Hi Bev. I’m so glad you came on here. There was a post some time ago about this very thing. A wife finding her husband was having an affair before his death.
Please don’t allow this discovery to influence your love, although I doubt it will. Your love was maybe more precious to him than you know.
We go off the rails many times, we all do. Maybe not having affairs, but in many other ways.
I have just posted something about forgiveness and it may be apt in this situation.

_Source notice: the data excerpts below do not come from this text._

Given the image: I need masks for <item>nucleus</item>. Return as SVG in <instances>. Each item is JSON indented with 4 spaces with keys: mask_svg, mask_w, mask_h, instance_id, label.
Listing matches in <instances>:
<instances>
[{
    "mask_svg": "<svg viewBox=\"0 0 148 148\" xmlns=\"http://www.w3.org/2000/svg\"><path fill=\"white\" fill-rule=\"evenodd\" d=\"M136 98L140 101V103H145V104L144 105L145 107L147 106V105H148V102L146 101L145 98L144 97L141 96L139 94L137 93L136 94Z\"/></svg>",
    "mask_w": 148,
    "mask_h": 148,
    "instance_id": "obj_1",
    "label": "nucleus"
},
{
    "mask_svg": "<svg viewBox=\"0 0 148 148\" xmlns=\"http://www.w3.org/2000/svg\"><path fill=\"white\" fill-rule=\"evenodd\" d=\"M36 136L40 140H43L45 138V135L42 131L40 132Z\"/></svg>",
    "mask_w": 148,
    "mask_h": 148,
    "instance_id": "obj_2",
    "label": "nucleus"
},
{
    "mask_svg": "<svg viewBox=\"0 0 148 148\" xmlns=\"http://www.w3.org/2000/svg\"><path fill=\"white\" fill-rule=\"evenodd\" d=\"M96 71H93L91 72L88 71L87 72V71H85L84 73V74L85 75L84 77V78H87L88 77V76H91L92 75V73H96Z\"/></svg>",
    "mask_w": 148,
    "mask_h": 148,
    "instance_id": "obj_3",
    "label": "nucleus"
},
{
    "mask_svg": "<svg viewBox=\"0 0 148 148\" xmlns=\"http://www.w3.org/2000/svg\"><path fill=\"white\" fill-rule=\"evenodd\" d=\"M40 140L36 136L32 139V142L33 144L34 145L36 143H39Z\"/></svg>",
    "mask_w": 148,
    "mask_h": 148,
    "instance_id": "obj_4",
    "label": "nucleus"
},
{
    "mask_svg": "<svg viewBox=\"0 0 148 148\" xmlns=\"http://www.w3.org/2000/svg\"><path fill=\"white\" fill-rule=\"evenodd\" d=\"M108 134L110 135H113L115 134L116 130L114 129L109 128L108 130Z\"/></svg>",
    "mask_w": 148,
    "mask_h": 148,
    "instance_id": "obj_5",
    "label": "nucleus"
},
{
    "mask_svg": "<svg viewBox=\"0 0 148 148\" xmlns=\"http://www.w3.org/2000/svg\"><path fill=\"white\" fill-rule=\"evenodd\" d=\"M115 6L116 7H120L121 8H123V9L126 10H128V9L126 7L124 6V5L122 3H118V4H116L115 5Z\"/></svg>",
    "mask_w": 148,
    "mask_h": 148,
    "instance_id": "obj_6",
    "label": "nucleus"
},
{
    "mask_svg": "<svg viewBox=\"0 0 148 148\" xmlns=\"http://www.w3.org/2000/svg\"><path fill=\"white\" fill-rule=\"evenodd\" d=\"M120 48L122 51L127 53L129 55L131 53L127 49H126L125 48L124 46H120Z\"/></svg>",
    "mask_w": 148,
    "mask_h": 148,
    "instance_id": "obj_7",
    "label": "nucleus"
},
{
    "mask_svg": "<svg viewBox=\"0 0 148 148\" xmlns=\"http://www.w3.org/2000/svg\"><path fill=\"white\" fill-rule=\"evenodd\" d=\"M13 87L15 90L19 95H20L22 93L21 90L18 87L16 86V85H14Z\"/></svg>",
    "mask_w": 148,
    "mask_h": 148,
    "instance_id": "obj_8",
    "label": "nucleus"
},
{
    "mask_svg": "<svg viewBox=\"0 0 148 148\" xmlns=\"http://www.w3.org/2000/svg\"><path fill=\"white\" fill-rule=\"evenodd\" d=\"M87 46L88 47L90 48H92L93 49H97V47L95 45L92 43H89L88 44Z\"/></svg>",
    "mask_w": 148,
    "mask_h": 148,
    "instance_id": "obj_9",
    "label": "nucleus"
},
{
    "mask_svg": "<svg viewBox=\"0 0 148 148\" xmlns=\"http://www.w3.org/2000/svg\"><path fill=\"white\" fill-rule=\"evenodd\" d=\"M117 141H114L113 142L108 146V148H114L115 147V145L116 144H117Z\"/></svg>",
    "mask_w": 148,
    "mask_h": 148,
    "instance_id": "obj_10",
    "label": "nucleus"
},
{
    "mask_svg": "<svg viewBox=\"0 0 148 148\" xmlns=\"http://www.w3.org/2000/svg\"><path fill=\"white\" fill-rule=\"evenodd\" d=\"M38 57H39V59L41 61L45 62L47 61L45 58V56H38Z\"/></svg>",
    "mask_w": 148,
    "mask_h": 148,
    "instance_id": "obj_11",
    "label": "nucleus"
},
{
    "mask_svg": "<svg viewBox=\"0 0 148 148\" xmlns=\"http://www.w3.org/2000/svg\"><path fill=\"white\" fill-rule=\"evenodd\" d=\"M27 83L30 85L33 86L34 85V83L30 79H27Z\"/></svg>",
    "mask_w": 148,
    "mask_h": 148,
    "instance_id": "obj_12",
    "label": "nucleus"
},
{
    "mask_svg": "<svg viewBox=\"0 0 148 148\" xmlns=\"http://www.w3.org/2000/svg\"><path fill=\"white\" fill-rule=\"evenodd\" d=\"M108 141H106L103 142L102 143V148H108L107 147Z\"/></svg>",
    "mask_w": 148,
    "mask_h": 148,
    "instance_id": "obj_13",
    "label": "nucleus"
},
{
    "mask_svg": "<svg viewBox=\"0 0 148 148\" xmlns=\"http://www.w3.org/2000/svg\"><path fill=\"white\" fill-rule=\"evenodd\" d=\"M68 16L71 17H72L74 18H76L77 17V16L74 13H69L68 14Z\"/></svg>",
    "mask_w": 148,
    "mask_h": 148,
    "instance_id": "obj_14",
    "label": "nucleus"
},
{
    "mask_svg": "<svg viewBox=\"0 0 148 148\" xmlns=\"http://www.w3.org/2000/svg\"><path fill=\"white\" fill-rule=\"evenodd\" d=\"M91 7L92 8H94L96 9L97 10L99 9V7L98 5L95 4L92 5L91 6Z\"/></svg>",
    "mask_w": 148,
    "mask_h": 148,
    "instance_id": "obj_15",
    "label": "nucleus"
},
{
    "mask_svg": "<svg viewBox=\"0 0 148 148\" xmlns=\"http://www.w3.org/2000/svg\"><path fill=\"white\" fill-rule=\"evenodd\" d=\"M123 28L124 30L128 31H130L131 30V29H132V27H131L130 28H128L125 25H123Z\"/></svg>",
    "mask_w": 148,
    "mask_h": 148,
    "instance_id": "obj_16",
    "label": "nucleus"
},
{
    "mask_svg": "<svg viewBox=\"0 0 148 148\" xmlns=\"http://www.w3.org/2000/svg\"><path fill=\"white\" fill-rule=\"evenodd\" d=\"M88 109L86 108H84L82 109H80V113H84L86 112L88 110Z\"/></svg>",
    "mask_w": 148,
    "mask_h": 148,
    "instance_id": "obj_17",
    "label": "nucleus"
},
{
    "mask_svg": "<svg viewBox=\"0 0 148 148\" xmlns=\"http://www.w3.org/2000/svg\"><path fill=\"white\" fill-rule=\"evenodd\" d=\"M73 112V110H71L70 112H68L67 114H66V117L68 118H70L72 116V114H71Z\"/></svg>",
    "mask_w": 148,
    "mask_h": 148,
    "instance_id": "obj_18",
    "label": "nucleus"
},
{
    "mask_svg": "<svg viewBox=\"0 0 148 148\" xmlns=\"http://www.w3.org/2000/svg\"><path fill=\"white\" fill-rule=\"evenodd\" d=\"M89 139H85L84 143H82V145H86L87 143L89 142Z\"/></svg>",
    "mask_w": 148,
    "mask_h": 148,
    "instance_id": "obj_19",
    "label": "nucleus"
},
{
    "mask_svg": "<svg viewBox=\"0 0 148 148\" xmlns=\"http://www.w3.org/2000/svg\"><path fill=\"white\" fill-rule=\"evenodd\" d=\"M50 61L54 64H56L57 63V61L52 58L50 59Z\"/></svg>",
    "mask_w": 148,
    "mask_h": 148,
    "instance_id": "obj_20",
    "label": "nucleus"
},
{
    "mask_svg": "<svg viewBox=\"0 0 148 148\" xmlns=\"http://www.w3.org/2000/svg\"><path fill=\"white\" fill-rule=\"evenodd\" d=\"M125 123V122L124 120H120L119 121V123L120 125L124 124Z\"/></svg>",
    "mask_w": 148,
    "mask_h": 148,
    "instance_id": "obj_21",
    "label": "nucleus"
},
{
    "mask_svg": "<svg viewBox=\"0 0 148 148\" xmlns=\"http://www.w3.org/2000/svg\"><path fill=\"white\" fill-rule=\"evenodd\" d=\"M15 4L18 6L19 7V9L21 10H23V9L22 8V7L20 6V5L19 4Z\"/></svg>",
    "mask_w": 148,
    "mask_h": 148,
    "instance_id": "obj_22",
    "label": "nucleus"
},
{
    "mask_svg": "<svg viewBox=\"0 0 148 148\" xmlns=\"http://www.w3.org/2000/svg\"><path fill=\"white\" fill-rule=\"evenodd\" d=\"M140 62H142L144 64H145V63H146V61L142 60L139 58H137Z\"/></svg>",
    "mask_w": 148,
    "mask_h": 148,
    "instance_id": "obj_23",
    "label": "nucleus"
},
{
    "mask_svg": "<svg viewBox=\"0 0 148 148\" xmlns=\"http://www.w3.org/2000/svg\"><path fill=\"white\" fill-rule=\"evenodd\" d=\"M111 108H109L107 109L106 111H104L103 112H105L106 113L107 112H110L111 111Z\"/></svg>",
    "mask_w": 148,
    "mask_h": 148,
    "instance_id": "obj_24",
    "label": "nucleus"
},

He realised the hurt he had inflicted.
Nothing can change what has happened, and nothing will be the same again. But I have found chinks of light here and there after 10 months, and I fasten on to those. They are fleeting but are there. I know you will find the strength to cope with this awful situation. Take it easy. You have your daughters around you and I hope they give as much support as possible. Blessings and may light and love go with you.
Thank you Jonathan 123
I am very hurt and angry.
Trust was lost. But not love.
The " affair " was Saturday morning before work anything from popping in for 5 minutes and 20 minutes. That was it. So the rest of his time was ours. At least in body.
You must be an exceptional person. Hurt and anger are a natural result to what happened, but your love has not failed as it often does in these circumstances.
Total forgiveness in your case would be difficult. But later you may want to. It often eases pain.
Bless you and take care.
Hi, I know I will never forgive John totally, the absolute heartache and pain he has caused us as a family.
I hope with love, prayers and time.
We can function again , in our new normal.